The company was assembling in the panelled hall, and made a brilliant show in the light of the acetylene candles against the dark background. Mr. Britling in a black velvet cloak and black silk tights was a deeper shade among the shadows; the high lights were Miss Corner and her sister, in glittering garments of peacock green and silver that gave a snake-like quality to their lithe bodies. They were talking to the German tutor, who had become a sort of cotton Cossack, a spectacled Cossack in buff and bright green. Mrs. Britling was dignified and beautiful in a purple djibbah, and her stepson had become a handsome still figure of black and crimson. Teddy had contrived something elaborate and effective in the Egyptian style, with a fish-basket and a cuirass of that thin matting one finds behind washstands; the small boys were brigands, with immensely baggy breeches and cummerbunds in which they had stuck a selection of paper-knives and toy pistols and similar weapons.
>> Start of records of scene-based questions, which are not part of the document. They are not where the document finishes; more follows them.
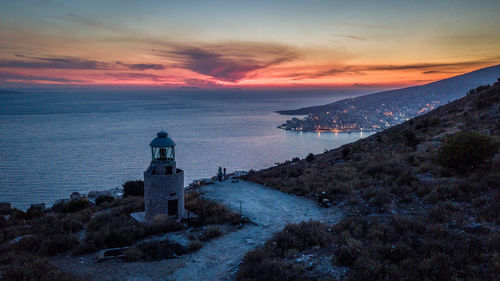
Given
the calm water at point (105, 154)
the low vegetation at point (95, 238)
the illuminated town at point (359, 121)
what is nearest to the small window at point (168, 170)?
the low vegetation at point (95, 238)

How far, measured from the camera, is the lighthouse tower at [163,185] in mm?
12148

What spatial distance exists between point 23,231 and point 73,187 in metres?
38.4

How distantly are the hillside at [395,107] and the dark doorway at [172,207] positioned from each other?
11388 cm

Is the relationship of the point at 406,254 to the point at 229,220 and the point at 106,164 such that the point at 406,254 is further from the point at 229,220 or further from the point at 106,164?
the point at 106,164

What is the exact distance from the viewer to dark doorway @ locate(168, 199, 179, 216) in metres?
12.4

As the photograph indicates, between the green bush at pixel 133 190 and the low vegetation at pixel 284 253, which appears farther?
the green bush at pixel 133 190

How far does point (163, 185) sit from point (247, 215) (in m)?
4.29

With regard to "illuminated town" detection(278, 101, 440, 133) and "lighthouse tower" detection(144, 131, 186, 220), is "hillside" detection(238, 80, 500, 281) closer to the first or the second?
"lighthouse tower" detection(144, 131, 186, 220)

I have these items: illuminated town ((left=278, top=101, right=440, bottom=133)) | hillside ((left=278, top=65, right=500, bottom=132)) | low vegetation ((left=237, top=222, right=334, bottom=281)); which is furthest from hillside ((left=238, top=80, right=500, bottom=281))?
hillside ((left=278, top=65, right=500, bottom=132))

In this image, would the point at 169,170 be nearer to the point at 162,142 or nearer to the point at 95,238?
the point at 162,142

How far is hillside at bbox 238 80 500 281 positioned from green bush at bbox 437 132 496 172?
1.4 inches

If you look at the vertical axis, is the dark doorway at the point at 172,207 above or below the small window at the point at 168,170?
Answer: below

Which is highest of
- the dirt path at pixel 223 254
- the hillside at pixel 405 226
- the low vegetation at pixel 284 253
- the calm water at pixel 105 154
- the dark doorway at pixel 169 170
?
the dark doorway at pixel 169 170

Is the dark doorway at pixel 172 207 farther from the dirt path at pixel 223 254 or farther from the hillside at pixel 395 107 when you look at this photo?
the hillside at pixel 395 107
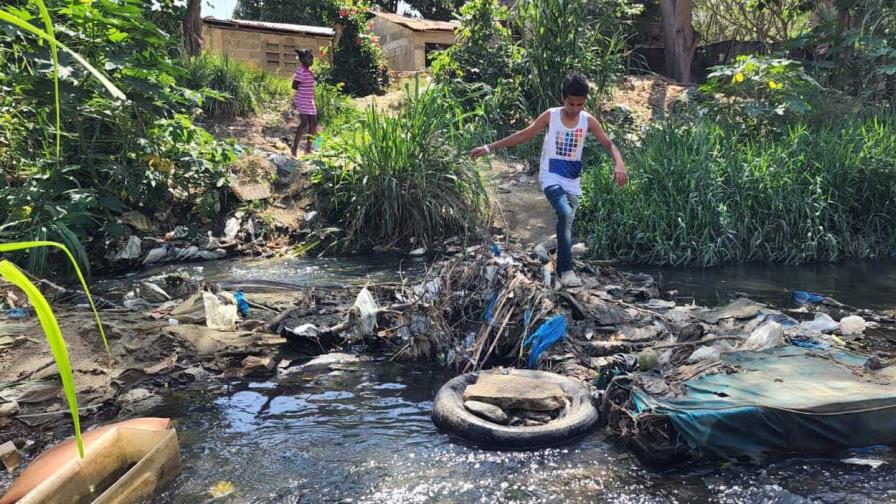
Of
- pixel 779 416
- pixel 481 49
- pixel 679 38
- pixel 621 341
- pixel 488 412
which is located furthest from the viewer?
pixel 679 38

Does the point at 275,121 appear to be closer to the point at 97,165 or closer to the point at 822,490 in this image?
the point at 97,165

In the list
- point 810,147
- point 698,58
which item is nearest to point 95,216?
point 810,147

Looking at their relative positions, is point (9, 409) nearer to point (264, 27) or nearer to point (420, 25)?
point (264, 27)

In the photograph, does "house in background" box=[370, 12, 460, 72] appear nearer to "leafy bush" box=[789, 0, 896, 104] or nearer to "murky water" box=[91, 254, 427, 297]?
"leafy bush" box=[789, 0, 896, 104]

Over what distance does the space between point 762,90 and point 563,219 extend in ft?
20.6

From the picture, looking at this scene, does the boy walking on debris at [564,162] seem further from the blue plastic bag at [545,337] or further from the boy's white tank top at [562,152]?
the blue plastic bag at [545,337]

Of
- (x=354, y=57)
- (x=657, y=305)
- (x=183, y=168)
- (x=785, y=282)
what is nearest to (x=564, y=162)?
(x=657, y=305)

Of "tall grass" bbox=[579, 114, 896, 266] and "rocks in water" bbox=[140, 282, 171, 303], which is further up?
"tall grass" bbox=[579, 114, 896, 266]

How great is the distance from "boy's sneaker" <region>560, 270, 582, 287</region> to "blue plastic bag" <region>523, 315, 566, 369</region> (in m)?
0.84

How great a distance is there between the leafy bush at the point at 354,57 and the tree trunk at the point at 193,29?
3.02m

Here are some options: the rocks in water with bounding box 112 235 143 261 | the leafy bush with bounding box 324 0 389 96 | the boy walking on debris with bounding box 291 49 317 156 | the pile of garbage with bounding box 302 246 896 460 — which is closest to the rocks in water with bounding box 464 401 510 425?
the pile of garbage with bounding box 302 246 896 460

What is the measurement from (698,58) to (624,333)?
1418 centimetres

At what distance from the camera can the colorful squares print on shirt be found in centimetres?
461

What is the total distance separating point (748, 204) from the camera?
23.5ft
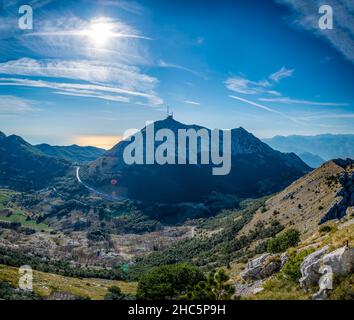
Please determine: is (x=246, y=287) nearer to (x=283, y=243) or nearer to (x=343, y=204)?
(x=283, y=243)

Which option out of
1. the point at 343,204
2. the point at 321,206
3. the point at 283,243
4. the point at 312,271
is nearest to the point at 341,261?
the point at 312,271

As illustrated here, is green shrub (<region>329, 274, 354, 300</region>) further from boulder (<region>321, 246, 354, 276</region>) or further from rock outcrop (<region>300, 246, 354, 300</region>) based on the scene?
boulder (<region>321, 246, 354, 276</region>)

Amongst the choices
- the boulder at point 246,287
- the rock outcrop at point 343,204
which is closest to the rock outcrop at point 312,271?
the boulder at point 246,287

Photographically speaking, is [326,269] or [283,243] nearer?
[326,269]

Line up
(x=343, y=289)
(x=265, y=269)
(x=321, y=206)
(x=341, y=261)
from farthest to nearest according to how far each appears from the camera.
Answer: (x=321, y=206) < (x=265, y=269) < (x=341, y=261) < (x=343, y=289)

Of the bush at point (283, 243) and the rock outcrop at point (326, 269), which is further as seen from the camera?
the bush at point (283, 243)

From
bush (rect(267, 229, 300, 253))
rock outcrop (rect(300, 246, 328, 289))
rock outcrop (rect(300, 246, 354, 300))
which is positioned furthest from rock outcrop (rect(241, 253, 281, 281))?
bush (rect(267, 229, 300, 253))

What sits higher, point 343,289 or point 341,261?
point 341,261

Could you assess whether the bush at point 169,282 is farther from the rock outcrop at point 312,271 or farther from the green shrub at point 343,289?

Mr. Carmine and his young man had come provided with real Indian costumes; the feeling of the company was that Mr. Carmine was a mullah. The aunt-like lady with the noble nose stood out amidst these levities in a black silk costume with a gold chain. She refused, it seemed, to make herself absurd, though she encouraged the others to extravagance by nods and enigmatical smiles. Nevertheless she had put pink ribbons in her cap. A family of father, golden-haired mother, and two young daughters, sympathetically attired, had just arrived, and were discarding their outer wrappings with the assistance of host and hostess.
It was all just exactly what Mr. Direck had never expected in England, and equally unexpected was the supper on a long candle-lit table without a cloth. No servants were present, but on a sideboard stood a cold salmon and cold joints and kalter aufschnitt and kartoffel salat, and a variety of other comestibles, and many bottles of beer and wine and whisky. One helped oneself and anybody else one could, and Mr. Direck did his best to be very attentive to Mrs. Britling and Miss Corner, and was greatly assisted by the latter.
Everybody seemed unusually gay and bright-eyed. Mr. Direck found something exhilarating and oddly exciting in all this unusual bright costume and in this easy mutual service; it made everybody seem franker and simpler. Even Mr. Britling had revealed a sturdy handsomeness that had not been apparent to Mr. Direck before, and young Britling left no doubts now about his good looks. Mr. Direck forgot his mission and his position, and indeed things generally, in an irrational satisfaction that his golden pheasants harmonised with the glitter of the warm and smiling girl beside him. And he sat down beside her—"You sit anywhere," said Mrs. Britling—with far less compunction than in his ordinary costume he would have felt for so direct a confession of preference. And there was something in her eyes, it was quite indefinable and yet very satisfying, that told him that now he escaped from the stern square imperatives of his patriotic tailor in New York she had made a discovery of him.
Everybody chattered gaily, though Mr. Direck would have found it difficult to recall afterwards what it was they chattered about, except that somehow he acquired the valuable knowledge that Miss Corner was called Cecily, and her sister Letty, and then—so far old Essex custom held—the masculine section was left for a few minutes for some imaginary drinking, and a lighting of cigars and cigarettes, after which everybody went through interwoven moonlight and afterglow to the barn. Mr. Britling sat down to a pianola in the corner and began the familiar cadences of "Whistling Rufus."